What you can do yourself
Persistent hyperplastic primary vitreus (PHPV) is a condition that can only be cured by medical treatment. In everyday life, PHPV is manifested by discomfort in the eye, for example, by a decrease in vision or detachment of the retina. To avoid complete blindness, it is important to pay attention to these signs. The medical examination will show whether it is really the disease and what treatment options are available.

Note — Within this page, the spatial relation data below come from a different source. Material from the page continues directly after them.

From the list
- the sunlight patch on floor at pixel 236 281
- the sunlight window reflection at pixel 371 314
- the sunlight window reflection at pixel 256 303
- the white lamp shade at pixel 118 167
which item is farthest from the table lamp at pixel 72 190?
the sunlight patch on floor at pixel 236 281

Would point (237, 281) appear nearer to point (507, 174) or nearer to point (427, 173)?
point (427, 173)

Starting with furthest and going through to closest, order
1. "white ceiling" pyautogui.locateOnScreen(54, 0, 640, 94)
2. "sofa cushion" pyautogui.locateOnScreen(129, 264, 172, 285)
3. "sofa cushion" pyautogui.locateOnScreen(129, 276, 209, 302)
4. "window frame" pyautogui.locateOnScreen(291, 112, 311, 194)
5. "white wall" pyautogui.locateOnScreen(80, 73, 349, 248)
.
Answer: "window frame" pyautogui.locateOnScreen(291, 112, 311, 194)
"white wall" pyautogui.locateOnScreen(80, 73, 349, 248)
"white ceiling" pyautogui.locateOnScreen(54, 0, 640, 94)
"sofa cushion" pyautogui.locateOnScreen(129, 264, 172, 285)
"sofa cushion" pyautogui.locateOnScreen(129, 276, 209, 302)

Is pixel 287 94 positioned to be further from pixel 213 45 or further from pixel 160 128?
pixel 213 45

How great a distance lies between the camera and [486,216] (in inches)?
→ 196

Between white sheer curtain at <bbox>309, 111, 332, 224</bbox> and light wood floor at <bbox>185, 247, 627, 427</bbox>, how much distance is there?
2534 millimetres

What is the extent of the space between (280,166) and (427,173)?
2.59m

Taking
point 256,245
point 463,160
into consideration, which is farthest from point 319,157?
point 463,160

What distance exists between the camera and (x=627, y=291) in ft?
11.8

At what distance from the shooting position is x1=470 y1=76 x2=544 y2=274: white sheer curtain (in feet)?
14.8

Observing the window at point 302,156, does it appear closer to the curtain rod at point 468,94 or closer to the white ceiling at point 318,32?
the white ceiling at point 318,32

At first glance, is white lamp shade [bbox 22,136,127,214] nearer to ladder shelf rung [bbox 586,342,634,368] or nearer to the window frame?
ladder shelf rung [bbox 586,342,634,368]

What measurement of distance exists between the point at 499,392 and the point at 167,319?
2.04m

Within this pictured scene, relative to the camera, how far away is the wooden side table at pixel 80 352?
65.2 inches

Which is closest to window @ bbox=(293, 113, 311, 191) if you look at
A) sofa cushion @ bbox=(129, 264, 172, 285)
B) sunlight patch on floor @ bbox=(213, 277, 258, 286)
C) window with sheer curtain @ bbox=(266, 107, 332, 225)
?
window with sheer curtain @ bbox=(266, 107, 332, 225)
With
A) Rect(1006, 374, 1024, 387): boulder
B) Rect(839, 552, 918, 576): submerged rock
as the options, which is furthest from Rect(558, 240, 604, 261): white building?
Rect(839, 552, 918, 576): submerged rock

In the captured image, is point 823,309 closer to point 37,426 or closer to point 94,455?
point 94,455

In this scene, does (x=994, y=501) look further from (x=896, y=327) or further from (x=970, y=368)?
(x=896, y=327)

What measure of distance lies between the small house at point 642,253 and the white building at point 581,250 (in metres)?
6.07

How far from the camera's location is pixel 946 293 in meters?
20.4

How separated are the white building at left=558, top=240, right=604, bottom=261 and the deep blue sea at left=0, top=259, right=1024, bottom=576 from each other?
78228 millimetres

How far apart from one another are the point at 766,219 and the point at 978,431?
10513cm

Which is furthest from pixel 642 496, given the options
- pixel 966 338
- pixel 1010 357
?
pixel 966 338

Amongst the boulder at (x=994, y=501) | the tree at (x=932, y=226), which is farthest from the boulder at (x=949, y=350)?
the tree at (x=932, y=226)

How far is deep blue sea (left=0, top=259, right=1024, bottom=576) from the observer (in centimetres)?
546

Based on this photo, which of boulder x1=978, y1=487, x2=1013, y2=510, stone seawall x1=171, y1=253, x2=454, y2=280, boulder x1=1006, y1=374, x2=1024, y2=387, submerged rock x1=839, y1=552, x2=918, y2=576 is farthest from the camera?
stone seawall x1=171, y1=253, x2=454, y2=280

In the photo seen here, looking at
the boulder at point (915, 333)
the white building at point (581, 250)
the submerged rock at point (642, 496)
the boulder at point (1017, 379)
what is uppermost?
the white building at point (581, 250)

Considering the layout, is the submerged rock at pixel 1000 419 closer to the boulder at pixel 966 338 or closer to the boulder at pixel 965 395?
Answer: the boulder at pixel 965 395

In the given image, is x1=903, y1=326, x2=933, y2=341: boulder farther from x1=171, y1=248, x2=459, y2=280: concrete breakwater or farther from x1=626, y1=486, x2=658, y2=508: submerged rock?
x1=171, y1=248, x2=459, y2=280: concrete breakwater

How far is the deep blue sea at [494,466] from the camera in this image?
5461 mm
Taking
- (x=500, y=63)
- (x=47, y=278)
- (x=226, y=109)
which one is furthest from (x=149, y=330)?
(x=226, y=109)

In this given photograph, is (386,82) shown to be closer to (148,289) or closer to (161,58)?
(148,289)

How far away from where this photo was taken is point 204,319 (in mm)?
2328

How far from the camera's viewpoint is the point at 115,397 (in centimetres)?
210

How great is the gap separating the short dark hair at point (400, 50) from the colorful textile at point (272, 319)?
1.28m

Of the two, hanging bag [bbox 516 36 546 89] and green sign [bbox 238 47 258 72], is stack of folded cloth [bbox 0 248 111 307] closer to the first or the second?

By following the doctor’s recommendations, difficulties can be prevented or at least postponed. Often the best solution is surgery. PHPV is a hereditary disease, so it is advisable to find out exactly about it when planning a family. Often children are already affected by the disease, therefore parents should inform themselves early on about the surgical measures that are possible. For everyday life itself, there is not much advice on how to deal with PHPV. From a certain degree of the disease, those affected find it difficult to read or see other things. They can then take it easy on their eyes, but resting in everyday life only serves to alleviate the situation and does not improve it.